__TASK TO COMPLETE__
Please copy every record below exactly, leaving out the pictures.

Collected data:

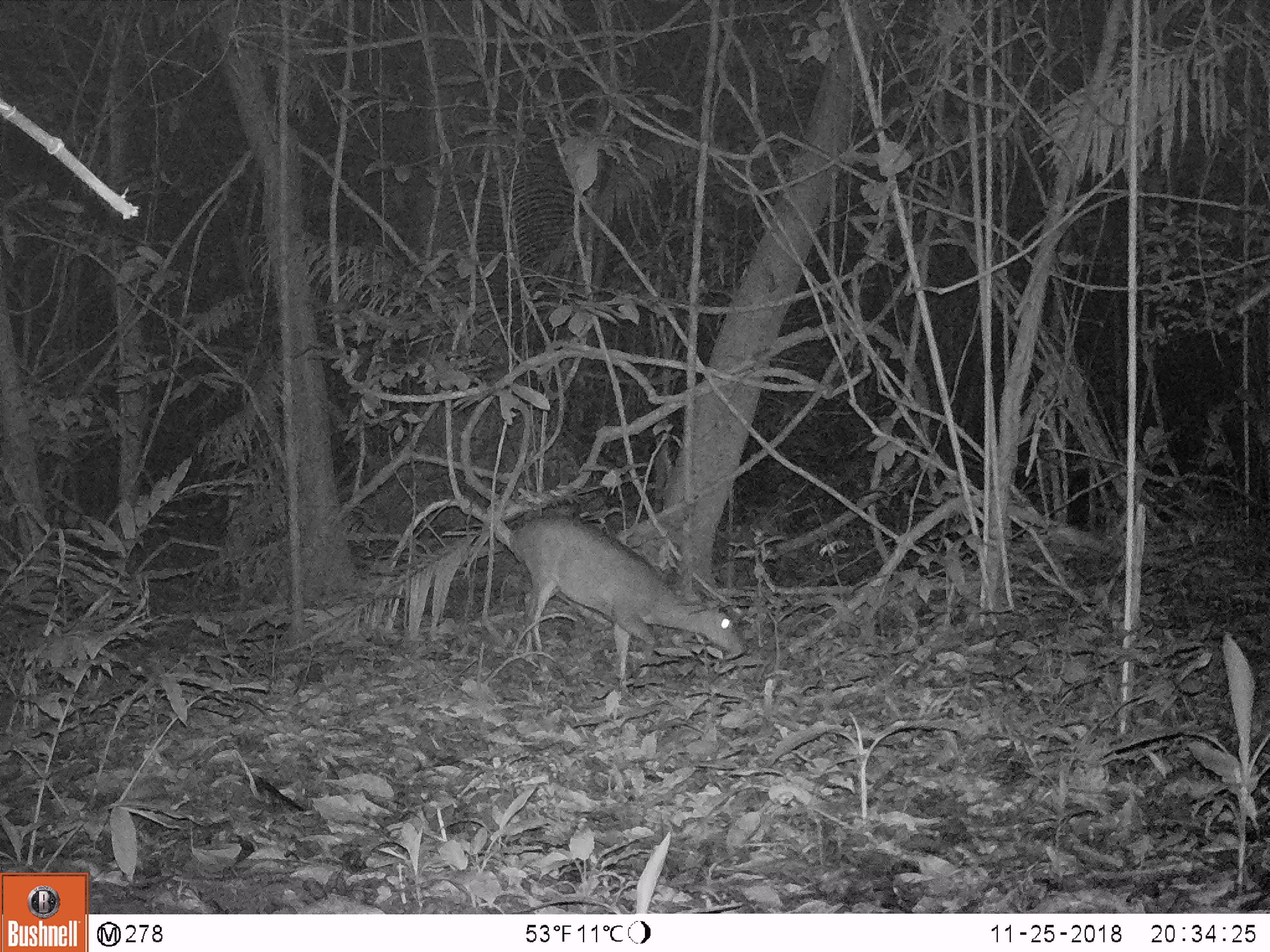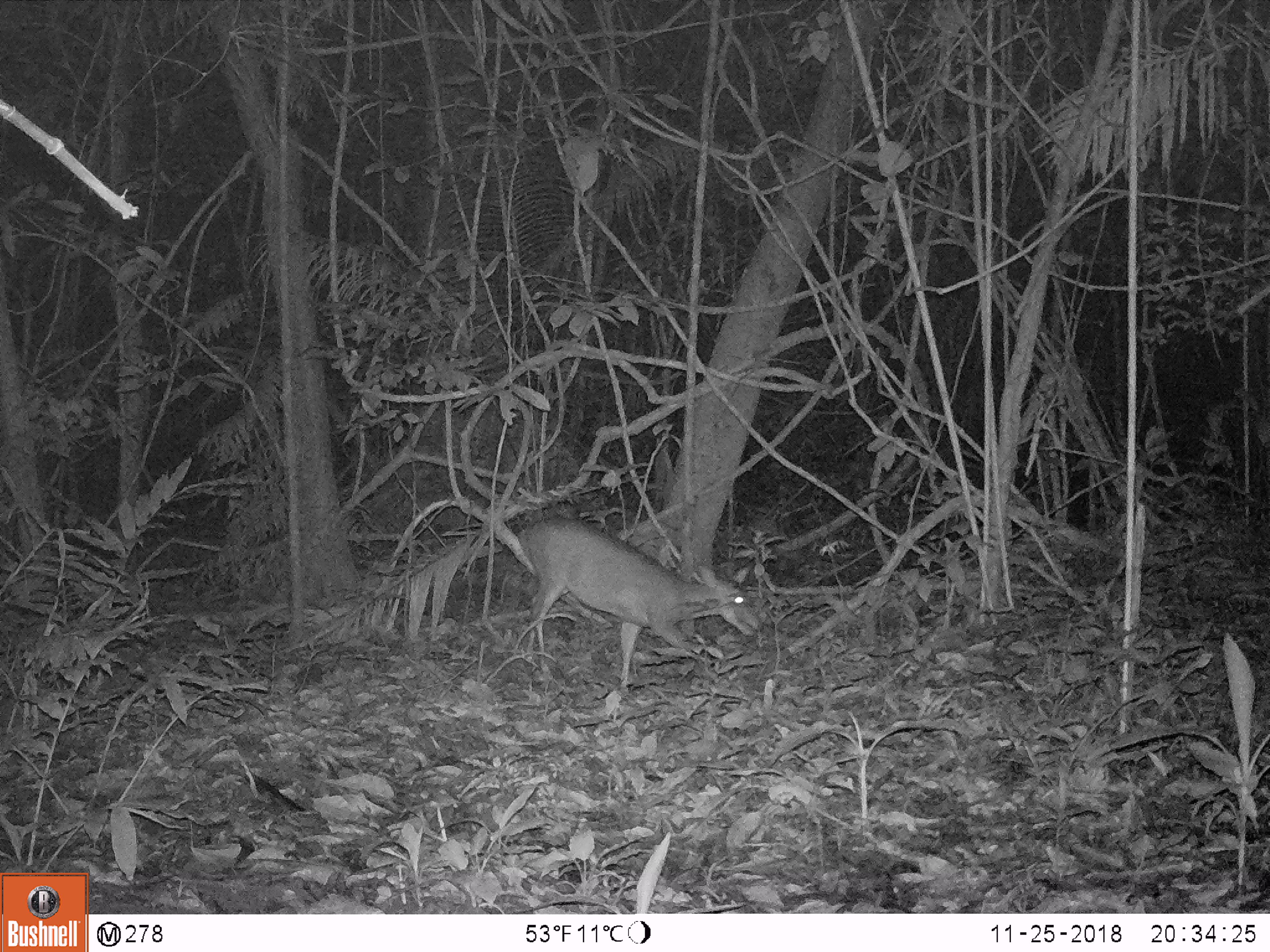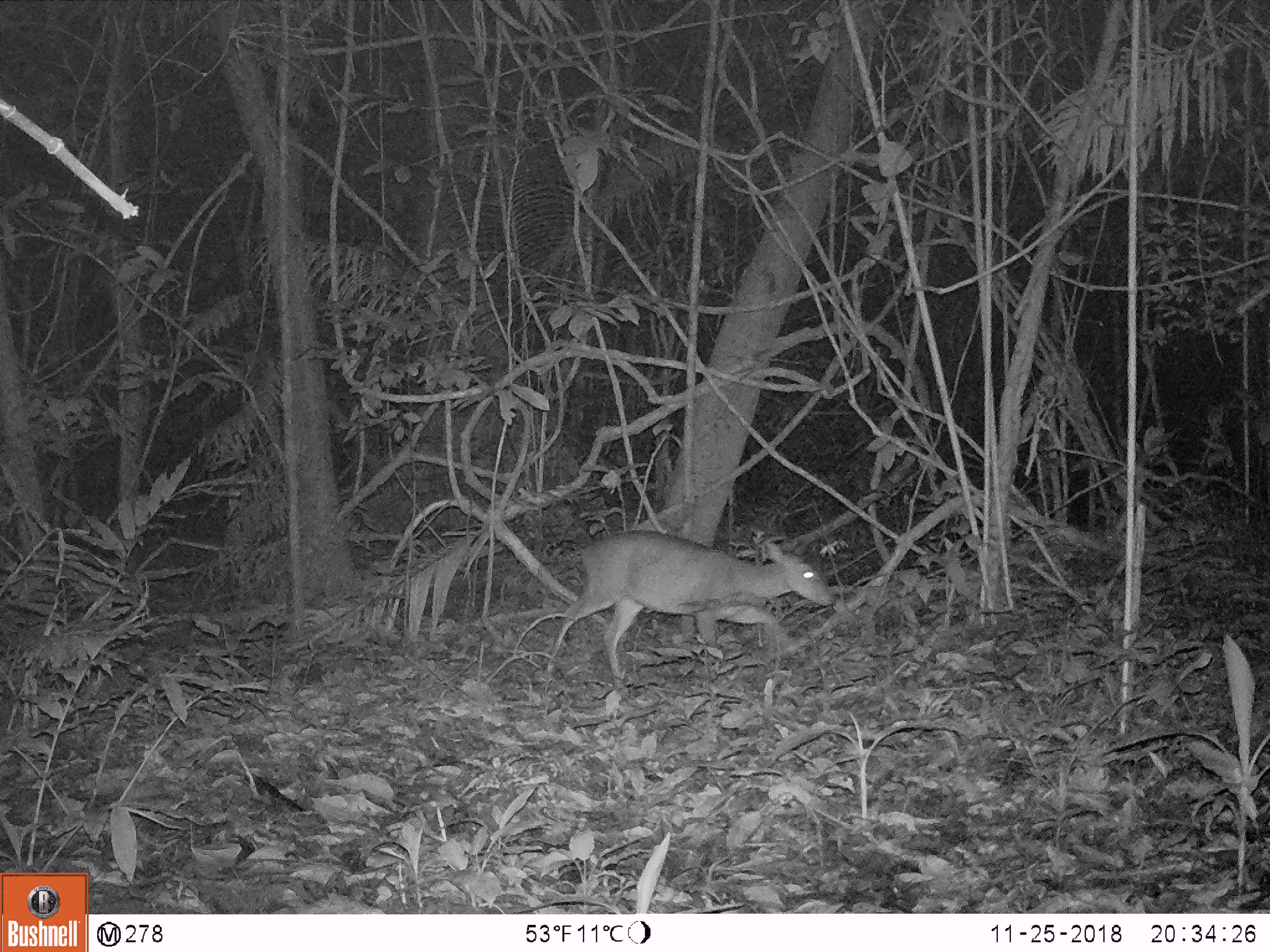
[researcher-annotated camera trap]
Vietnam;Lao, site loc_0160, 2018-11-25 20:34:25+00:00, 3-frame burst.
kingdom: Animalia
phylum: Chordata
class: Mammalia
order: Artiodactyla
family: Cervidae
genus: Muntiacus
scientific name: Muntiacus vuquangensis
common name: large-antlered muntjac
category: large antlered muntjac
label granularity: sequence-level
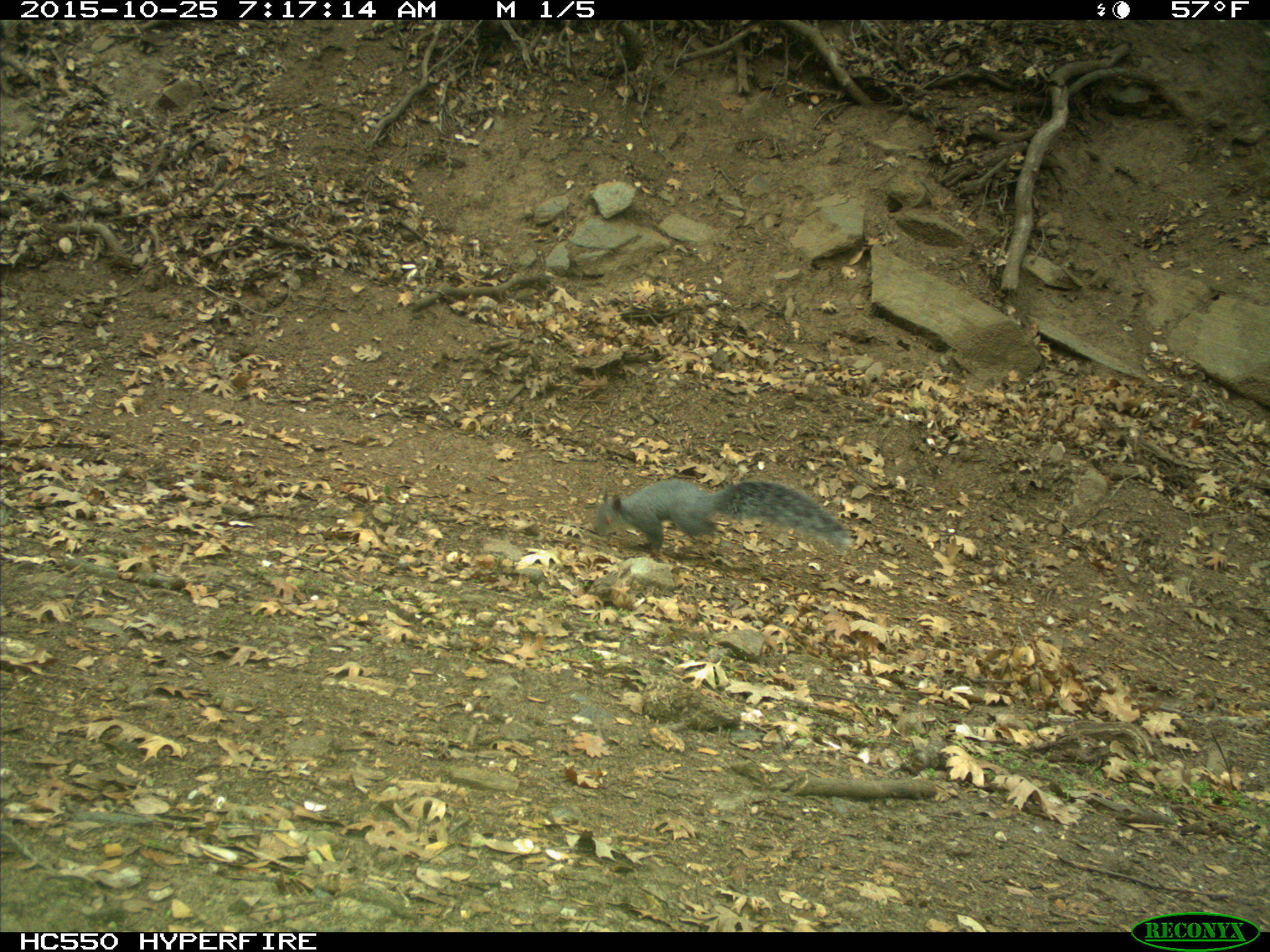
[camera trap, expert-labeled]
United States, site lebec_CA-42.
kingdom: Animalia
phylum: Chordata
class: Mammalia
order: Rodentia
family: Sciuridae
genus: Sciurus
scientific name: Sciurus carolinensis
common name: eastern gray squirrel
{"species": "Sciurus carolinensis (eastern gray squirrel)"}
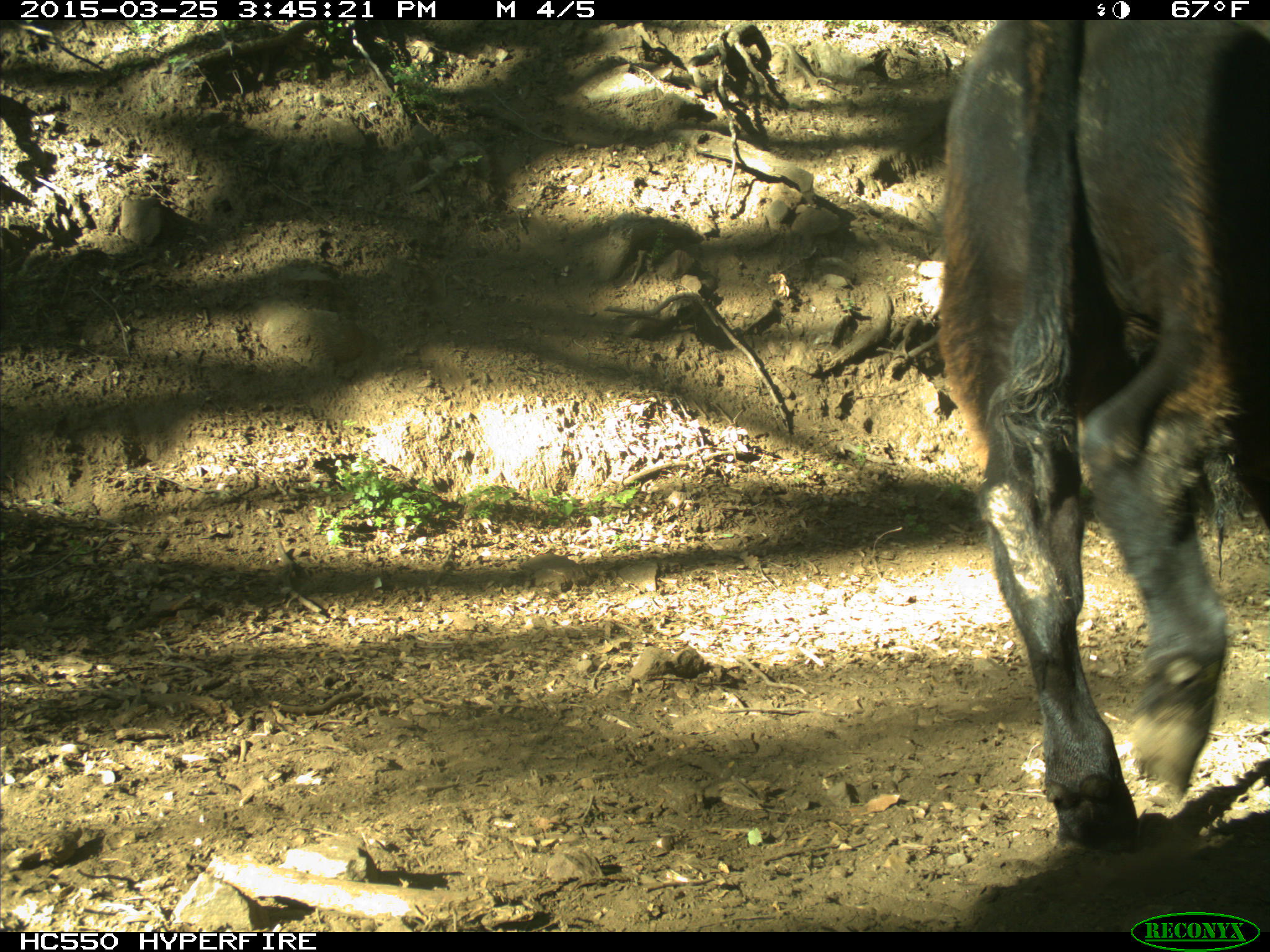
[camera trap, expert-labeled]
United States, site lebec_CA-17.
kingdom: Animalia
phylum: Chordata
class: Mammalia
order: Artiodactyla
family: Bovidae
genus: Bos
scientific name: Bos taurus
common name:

__TASK OUTPUT__
[researcher-annotated camera trap]
Vietnam;Lao, site loc_0160, 2018-11-25 20:34:25+00:00, 3-frame burst.
kingdom: Animalia
phylum: Chordata
class: Mammalia
order: Artiodactyla
family: Cervidae
genus: Muntiacus
scientific name: Muntiacus vuquangensis
common name: large-antlered muntjac
category: large antlered muntjac
label granularity: sequence-level
[camera trap, expert-labeled]
United States, site lebec_CA-42.
kingdom: Animalia
phylum: Chordata
class: Mammalia
order: Rodentia
family: Sciuridae
genus: Sciurus
scientific name: Sciurus carolinensis
common name: eastern gray squirrel
{"species": "Sciurus carolinensis (eastern gray squirrel)"}
[camera trap, expert-labeled]
United States, site lebec_CA-17.
kingdom: Animalia
phylum: Chordata
class: Mammalia
order: Artiodactyla
family: Bovidae
genus: Bos
scientific name: Bos taurus
common name:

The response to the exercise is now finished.